Published: 20 March 2012



Accurate catalogs of structural variants (SVs) in mammalian genomes are necessary to elucidate the potential mechanisms that drive SV formation and to assess their functional impact. Next generation sequencing methods for SV detection are an advance on array-based methods, but are almost exclusively limited to four basic types: deletions, insertions, inversions and copy number gains.


By visual inspection of 100 Mbp of genome to which next generation sequence data from 17 inbred mouse strains had been aligned, we identify and interpret 21 paired-end mapping patterns, which we validate by PCR. These paired-end mapping patterns reveal a greater diversity and complexity in SVs than previously recognized. In addition, Sanger-based sequence analysis of 4,176 breakpoints at 261 SV sites reveal additional complexity at approximately a quarter of structural variants analyzed. We find micro-deletions and micro-insertions at SV breakpoints, ranging from 1 to 107 bp, and SNPs that extend breakpoint micro-homology and may catalyze SV formation.
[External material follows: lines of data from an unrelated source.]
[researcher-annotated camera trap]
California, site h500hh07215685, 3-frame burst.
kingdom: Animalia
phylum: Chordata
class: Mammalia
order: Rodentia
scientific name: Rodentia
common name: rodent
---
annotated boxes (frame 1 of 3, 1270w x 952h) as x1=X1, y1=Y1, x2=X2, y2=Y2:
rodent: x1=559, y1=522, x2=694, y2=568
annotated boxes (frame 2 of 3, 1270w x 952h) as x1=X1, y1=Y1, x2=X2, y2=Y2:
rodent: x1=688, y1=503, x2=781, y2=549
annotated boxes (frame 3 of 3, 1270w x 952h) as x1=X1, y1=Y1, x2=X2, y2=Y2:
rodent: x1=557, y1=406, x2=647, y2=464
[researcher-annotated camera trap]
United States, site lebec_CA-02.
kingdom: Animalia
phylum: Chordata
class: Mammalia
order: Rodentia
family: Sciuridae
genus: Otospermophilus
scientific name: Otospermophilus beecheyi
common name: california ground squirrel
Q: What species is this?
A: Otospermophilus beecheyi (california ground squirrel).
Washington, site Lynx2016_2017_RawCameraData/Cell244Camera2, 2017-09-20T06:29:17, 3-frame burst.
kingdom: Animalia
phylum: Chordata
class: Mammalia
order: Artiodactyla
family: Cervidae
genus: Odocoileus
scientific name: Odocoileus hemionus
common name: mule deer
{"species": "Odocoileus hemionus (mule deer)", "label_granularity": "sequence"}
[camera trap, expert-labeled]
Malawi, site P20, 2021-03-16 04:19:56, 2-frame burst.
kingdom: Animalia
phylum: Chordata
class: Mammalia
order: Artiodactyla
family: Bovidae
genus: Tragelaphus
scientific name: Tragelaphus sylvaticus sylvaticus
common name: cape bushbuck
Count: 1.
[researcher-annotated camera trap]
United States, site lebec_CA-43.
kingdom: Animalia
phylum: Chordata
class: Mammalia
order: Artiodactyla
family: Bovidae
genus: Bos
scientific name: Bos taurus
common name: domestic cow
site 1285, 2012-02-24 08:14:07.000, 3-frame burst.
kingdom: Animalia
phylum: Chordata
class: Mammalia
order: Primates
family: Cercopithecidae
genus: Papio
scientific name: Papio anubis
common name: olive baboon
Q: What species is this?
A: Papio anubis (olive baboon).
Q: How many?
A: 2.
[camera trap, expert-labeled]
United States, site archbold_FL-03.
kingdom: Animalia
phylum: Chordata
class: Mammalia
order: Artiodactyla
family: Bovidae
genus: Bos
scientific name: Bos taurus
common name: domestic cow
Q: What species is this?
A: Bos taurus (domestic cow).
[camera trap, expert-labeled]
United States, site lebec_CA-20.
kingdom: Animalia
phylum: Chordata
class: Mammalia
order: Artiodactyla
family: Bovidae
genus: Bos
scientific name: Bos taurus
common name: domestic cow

An integrative approach using experimental analyses to train computational SV calling is essential for the accurate resolution of the architecture of SVs. We find considerable complexity in SV formation; about a quarter of SVs in the mouse are composed of a complex mixture of deletion, insertion, inversion and copy number gain. Computational methods can be adapted to identify most paired-end mapping patterns.